This story is one among many, many contemporary first-person m-m novels. Vince is pining for Giff. Giff is Pining for the ‘true one’. Zane is pining for Vince. Vince is a whiny, self-indulgent obsessive lunatic. It’s all so predictable, if it was teenagers, but with adult characters it’s almost absurd. Just shut the fuck up you’all.
With flashbacks we learn, once Griff does a snowy, and at the end seemly undeveloped surprised visit to Griff—a trip no less from Boston to the Cape even though their relationship is, well nothing much and he’s never visited before and really he had to look Vince up—all about their silly trials and tribulations.
Vince spotted Giff across his first college class, and so marks the beginning of obsession and the needless invasion of privacy and boundaries. His love is startlingly in its haste, and his stalkerness quickly develops into something that borderlines on clinical.
We learn that Giff and Vince had only really fostered a year-long relationship, until Vince, all inappropriate with one instance of non-consensual sexual touch, finally figures out he really has crossed boundaries. The two part abruptly, and Griff can’t really figure out why and what contributed to the ending of a seemingly functioning and loving friendship. It was really only one year, and while Griff really did appear to have affection for Vince, weighed against Vince’s feelings it just seemed like a typical roommate situation. Griff’s relationship with Vince had elements of relationships with roommates I could relate to, but nothing beyond a strong friendship. To counter a lack of emotional content, the story should have expanded their cohabitation to two years, rather than one. Given the final, abrupt reason for severing the relationship, I as a reader NEEDED more, maybe a few mutual instances of sexual exploration, or some sort of deeper reciprocation of affection beyond the common friendship.
Intermingled in the present is Zane, who is an all-together loving, charming, and somewhat broken but in a very honest way. He is in love with Vince, and Vince, even though he can’t dispatch his feelings for Griff, adores Zane. However, because Vince has yet to get it through his head that Giff doesn’t love him, that he will never have Giff sexually, he continues to ignore his feelings for Zane and really shatters the poor fellows heart.

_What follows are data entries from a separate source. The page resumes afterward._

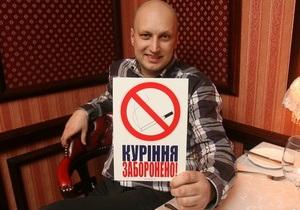 Корреспондент: Дышите полной грудью. Украина попала в число государств с самыми жесткими законами против курения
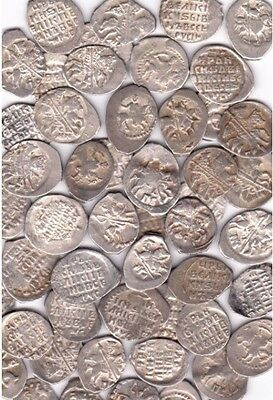 "(1) 1533-1584 Russia Ivan IV Vasilyevich ""The Terrible"" Wire Kopeck. Lot B"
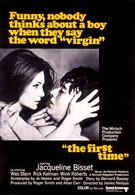 В первый раз (1969)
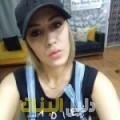 عالية من حلب أرقام بنات للزواج
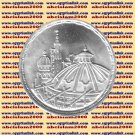 "1986 Egypt Egipto مصر Silver Coins ""Restoration of Parliament Building"",5 P"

Zane character, motivation, and drives were really the only successful part of this book.
Vince and Giff end up on some sort of self-discovery, but precarious, uneven writing and an unrealized plot plunder the novel’s intended meaning. It seems that the author was trying to examine the very nature of relationships, and in particular that silly trendy thing called a ‘bromance’. The idea of being at home with another individual and figuring out and defining this particular concept, and finally realizing it. Unfortunately this was only really laid bare at the very end, and without really understanding how obsessive Vince further integrated this new knowledge I was left with a feeling of emptiness. He spent so much time infatuated with this man that I expected, no required some exploration in the ways this affected him. An epilogue, like usual, even when five months after the ending of the book, was neither effective nor successful in answering important questions.
The novel was ultimately underwhelming and underdeveloped. It left me as a reader neither relating to the character’s personality or motivations.
The past and present were combined in a way that was confusing and troublesome. The writing style itself was simplistic, but this too was unfocused. Sentences seemed to meander. Thoughts weren’t clarified. It felt, coupled with the use of past and present, very cumbersome.